The effect of c-Met kinase activity inhibition on glycolytic gene expression patterns in HCC. Heat-map of glucose metabolism gene expression analysis by RT-qPCR array in SNU-449 cells cultured in high glucose (25 mM) and high glucose together with c-Met-specific kinase inhibitor SU11274 (2.5 μM) (a). RT-qPCR validation of genes differentially expressed in RT-qPCR array experiments (GYS1, H6PD, HK2, MDH1B, PDK2, PDK4, PDPR, PFKL, PHKG1, PKLR) and glucose transporter GLUT1 (SLC2A1) in SNU-449 (b) and SK-HEP-1 cells treated with high glucose (25 mM) and high glucose together with c-Met-specific kinase inhibitor SU11274 (2.5 μM) (c). Heat-map presentation of indicated genes’ expression in normal and tumor tissue samples from patients in TCGA-LIHC dataset. Expression heat-map and adjusted p-values were generated with UALCAN from TCGA-LIHC dataset (d). Comparative expression analysis of indicated genes in TCGA-LIHC quartiles that were grouped according to MET expression (e). φ: significantly lower in high-MET quartile, *: significantly higher in high-MET quartile. Overall survival of patients in Low-MET and High-MET expression group based on TCGA data (f). Overall survival of patients in Low-GYS1 and High-GYS1 (left graph), Low-HK2 and High-HK2 (middle graph) and Low-SLC2A1 and High-SLC2A1 (right graph) expression groups based on TCGA data (g). Graphs (g) were generated by UALCAN. RT-qPCR graphs are presented as the mean ± SEM of at least 3 independent experiments. Statistical analyses were performed, and column graphs, heat-map image (e) and survival graph (f) were generated using GraphPad Prism version 8.2.1 for MacOS, GraphPad Software, San Diego, California USA, https://www.graphpad.com. * p ≤ 0.05, ** p ≤ 0.01, *** p ≤ 0.001, **** p ≤ 0.0001.

Figure 6

Graphical illustration of high glucose induced EMT via c-Met activation, its downstream signaling and associated biological cellular responses in high glucose and c-Met inhibited conditions.
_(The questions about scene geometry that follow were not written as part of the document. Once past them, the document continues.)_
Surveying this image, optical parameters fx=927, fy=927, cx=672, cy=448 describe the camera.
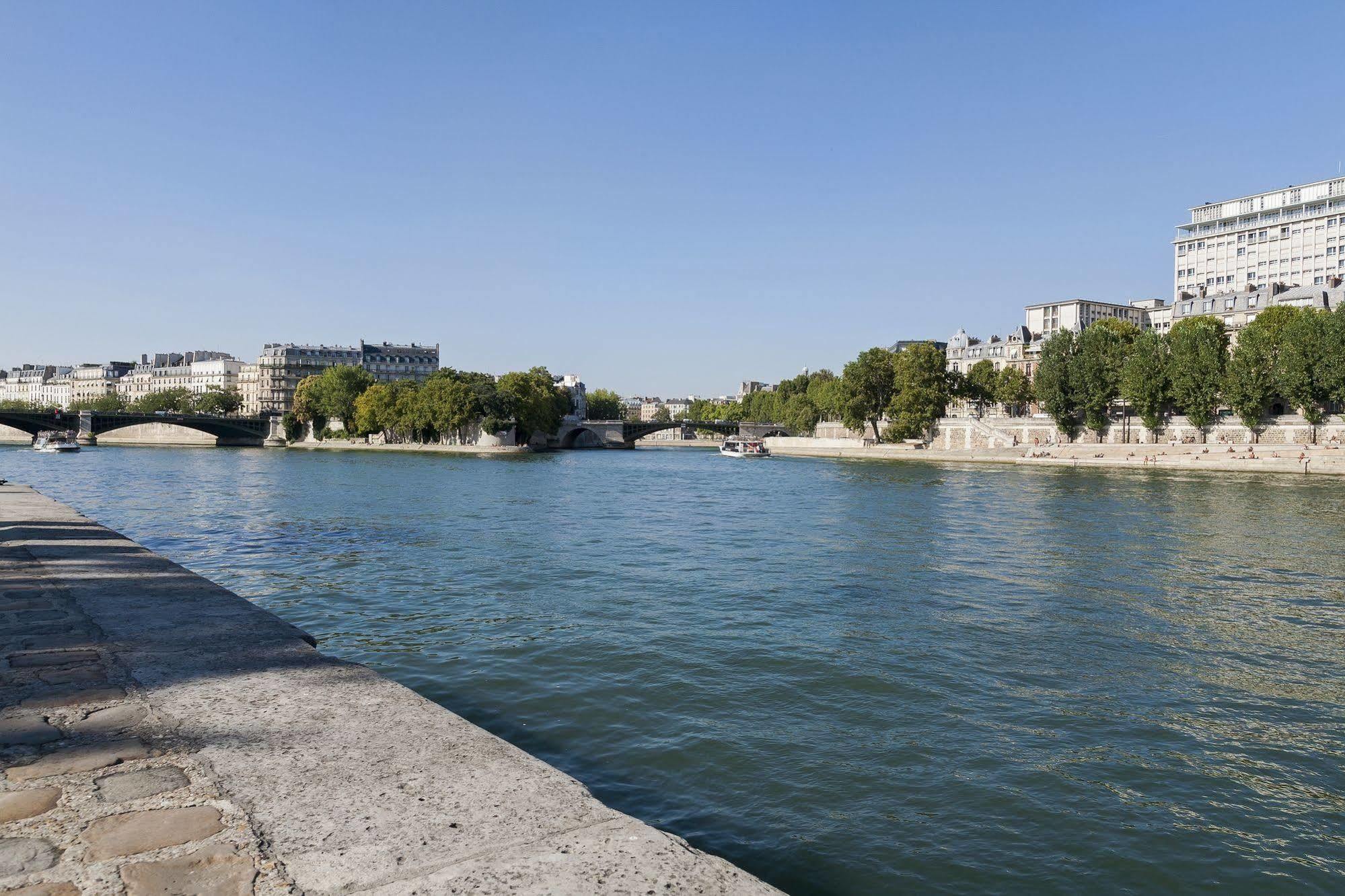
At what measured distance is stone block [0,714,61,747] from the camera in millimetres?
4895

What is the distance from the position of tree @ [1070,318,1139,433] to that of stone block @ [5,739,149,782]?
88716 mm

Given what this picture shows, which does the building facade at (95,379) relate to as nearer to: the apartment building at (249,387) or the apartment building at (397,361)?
the apartment building at (249,387)

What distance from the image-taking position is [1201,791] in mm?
7195

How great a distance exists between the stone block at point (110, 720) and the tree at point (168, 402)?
172m

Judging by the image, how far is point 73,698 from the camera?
5.63m

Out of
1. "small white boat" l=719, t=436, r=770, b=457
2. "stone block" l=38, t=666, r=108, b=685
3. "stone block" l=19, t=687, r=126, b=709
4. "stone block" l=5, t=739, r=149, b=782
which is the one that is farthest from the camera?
"small white boat" l=719, t=436, r=770, b=457

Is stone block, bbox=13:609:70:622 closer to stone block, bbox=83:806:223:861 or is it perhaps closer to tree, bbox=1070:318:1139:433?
stone block, bbox=83:806:223:861

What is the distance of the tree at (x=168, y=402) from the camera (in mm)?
158875

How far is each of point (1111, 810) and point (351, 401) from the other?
12180 cm

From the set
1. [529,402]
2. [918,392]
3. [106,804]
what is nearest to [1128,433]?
[918,392]

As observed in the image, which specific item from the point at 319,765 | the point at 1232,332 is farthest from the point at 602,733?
the point at 1232,332

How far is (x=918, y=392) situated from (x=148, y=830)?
96.4 m

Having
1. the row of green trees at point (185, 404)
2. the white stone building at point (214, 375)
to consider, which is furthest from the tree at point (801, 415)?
the white stone building at point (214, 375)

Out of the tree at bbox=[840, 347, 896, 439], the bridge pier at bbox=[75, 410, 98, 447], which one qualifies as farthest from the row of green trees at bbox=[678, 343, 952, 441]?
the bridge pier at bbox=[75, 410, 98, 447]
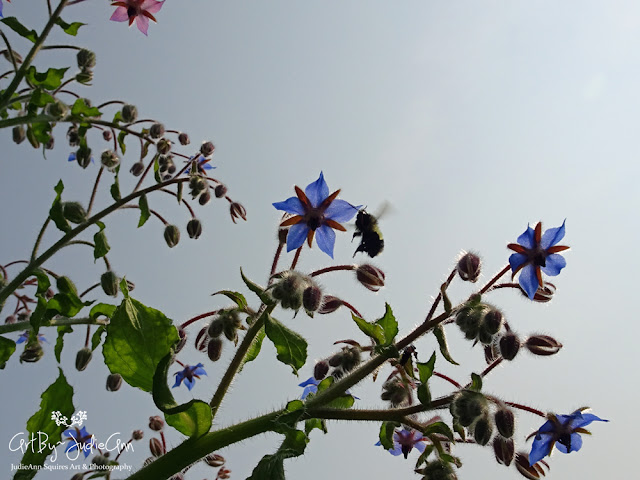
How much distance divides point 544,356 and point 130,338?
1.10 m

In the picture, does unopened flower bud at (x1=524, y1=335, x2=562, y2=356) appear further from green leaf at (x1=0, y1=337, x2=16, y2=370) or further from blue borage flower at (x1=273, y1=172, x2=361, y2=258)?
green leaf at (x1=0, y1=337, x2=16, y2=370)

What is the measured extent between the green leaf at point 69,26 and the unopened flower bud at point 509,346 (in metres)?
2.31

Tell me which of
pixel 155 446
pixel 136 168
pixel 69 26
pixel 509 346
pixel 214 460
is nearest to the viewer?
pixel 509 346

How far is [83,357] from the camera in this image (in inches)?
99.8

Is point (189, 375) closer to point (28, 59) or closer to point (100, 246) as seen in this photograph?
point (100, 246)

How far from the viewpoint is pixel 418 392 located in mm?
1165

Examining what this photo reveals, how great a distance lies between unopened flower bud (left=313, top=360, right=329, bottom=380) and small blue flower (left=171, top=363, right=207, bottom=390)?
922 mm

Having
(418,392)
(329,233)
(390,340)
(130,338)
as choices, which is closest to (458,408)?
(418,392)

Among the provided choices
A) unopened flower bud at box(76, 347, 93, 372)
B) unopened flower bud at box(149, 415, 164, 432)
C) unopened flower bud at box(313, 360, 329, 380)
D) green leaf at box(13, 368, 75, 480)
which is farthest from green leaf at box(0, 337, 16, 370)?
unopened flower bud at box(313, 360, 329, 380)

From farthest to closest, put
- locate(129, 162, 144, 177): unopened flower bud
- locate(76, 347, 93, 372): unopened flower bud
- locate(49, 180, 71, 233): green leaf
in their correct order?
locate(129, 162, 144, 177): unopened flower bud, locate(76, 347, 93, 372): unopened flower bud, locate(49, 180, 71, 233): green leaf

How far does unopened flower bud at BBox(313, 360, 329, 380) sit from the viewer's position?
1.68 metres

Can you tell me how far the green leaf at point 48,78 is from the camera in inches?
101

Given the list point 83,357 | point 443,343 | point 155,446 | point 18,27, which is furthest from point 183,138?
point 443,343

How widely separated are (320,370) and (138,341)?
590mm
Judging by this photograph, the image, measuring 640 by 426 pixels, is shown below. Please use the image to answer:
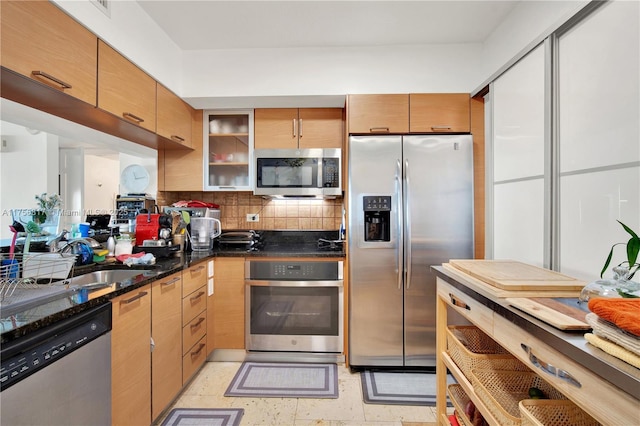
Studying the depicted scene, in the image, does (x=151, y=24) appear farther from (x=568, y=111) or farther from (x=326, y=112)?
(x=568, y=111)

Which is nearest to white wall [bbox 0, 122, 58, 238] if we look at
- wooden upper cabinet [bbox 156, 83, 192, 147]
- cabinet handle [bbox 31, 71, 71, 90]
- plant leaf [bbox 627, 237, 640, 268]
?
cabinet handle [bbox 31, 71, 71, 90]

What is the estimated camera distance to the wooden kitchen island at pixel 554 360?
1.84ft

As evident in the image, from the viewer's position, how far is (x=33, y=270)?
1242mm

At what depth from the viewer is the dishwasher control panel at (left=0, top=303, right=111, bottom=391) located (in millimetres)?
838

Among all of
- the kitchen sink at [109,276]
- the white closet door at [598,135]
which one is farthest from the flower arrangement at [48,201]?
the white closet door at [598,135]

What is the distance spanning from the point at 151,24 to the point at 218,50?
0.51 metres

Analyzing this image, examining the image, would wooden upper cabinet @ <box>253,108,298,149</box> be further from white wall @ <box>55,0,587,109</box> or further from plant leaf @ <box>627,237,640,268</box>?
plant leaf @ <box>627,237,640,268</box>

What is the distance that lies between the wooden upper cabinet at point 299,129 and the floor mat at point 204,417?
6.55ft

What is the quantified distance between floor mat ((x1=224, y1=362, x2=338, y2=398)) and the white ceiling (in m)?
2.58

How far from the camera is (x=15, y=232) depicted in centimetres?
141

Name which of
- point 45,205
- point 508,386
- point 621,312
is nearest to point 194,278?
point 45,205

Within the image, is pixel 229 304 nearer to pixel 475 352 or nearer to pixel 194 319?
pixel 194 319

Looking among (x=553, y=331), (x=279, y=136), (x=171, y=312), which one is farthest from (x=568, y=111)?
(x=171, y=312)

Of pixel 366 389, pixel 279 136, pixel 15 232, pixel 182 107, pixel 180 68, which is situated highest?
pixel 180 68
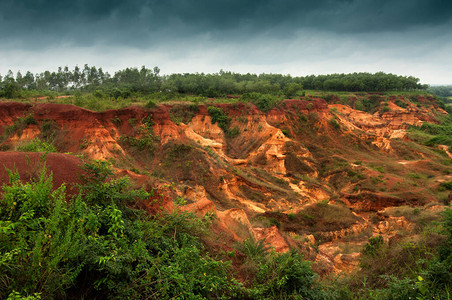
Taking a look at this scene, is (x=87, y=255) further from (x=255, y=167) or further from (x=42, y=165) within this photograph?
(x=255, y=167)

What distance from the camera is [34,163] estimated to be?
650 centimetres

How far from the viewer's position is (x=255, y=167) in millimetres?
27141

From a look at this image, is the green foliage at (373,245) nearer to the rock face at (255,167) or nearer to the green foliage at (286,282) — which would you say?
the rock face at (255,167)

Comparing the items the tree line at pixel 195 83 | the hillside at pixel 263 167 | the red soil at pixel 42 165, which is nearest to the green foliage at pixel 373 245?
the hillside at pixel 263 167

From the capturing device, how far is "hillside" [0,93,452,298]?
12.9 metres

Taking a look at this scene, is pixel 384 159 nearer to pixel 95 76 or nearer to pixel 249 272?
pixel 249 272

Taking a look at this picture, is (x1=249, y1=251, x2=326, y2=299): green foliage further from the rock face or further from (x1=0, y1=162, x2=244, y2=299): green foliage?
the rock face

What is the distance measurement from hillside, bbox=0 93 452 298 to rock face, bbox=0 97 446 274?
9 cm

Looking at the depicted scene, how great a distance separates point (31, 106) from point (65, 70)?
56.0 m

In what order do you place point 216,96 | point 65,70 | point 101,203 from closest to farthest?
point 101,203, point 216,96, point 65,70

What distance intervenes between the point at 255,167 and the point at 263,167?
1292mm

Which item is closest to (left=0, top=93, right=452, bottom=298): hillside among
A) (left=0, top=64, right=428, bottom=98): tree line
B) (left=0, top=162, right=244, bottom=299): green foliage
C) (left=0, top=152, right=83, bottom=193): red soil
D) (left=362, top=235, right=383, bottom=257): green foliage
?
(left=0, top=152, right=83, bottom=193): red soil

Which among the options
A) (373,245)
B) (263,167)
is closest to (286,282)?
(373,245)

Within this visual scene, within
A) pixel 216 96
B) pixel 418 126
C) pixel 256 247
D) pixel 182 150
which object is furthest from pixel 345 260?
pixel 418 126
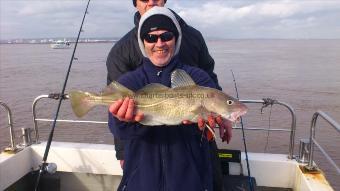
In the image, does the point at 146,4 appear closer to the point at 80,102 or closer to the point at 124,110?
the point at 80,102

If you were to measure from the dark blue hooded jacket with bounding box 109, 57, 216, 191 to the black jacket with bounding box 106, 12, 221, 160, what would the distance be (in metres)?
0.66

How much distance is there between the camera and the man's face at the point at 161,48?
2.91m

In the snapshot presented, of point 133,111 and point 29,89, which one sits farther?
point 29,89

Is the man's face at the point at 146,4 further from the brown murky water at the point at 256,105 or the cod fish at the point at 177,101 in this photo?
the brown murky water at the point at 256,105

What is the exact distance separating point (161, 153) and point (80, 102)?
84 cm

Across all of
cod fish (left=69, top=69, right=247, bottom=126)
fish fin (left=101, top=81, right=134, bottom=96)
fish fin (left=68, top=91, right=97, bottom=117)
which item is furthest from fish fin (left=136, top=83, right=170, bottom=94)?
fish fin (left=68, top=91, right=97, bottom=117)

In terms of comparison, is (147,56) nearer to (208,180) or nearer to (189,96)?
(189,96)

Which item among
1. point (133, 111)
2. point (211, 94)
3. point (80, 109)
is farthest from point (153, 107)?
point (80, 109)

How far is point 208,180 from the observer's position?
292 centimetres

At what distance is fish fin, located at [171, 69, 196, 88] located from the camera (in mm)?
2764

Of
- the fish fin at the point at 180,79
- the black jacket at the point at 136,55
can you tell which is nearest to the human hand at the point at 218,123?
the fish fin at the point at 180,79

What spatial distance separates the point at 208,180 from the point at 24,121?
11516 millimetres

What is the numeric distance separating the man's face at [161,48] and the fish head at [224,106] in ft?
1.65

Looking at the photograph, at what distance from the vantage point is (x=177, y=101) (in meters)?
2.76
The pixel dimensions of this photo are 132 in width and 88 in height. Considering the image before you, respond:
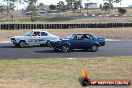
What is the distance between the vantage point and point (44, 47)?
31.1 meters

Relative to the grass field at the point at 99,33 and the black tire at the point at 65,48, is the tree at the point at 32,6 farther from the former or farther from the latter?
the black tire at the point at 65,48

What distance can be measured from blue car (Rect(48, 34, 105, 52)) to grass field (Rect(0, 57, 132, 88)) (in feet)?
21.7

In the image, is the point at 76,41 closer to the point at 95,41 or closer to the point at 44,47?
the point at 95,41

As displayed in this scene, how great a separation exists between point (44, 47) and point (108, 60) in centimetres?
1082

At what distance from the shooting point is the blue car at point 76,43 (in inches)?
1075

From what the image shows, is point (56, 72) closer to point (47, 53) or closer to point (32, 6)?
point (47, 53)

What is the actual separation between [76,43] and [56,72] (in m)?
11.0

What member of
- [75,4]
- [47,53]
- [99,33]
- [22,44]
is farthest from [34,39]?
[75,4]

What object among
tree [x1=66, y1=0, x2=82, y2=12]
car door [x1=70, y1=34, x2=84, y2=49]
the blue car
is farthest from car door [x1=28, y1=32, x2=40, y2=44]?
tree [x1=66, y1=0, x2=82, y2=12]

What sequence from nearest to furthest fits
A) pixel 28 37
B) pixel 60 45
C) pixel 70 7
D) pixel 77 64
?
pixel 77 64 → pixel 60 45 → pixel 28 37 → pixel 70 7

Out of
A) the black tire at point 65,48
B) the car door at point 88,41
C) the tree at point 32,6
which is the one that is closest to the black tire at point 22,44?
the black tire at point 65,48

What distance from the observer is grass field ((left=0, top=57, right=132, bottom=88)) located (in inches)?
574

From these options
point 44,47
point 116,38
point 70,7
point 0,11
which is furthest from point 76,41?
point 70,7

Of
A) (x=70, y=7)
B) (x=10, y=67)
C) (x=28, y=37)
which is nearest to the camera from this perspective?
(x=10, y=67)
Green and red colored mechanisms represent active and inhibited c-Met signaling conditions, respectively. Molecular mechanisms defined in this study are summarized and numbered as following: (1) High glucose induces ligand-independent homodimerization of c-Met which in turn (2) activation of c-Met and downstream signaling, (3) promotes mesenchymal phenotype via inducing Vimentin (VIM) and N-Cadherin (CDH2) expression, (4) induces motility, invasion and spheroid formation ability. (5) Inhibition of c-Met activity by a small molecule inhibitor (SU11274) alters expression of glucose metabolism genes, (6) reverses high glucose induced mesenchymal-like phenotype and (7) aggressive behavior and eventually sensitizes HCC cells to glucose toxicity and promotes apoptosis. c-Met activated (A) and inhibited (B) conditions. Glucose metabolism genes which are confirmed with only one cell line are typed in with standard fonts, two cell lines are typed in with “bold” fonts and the genes confirmed in both in-vitro and bioinformatic analyses are typed with “big bold” fonts. Created with BioRender.com.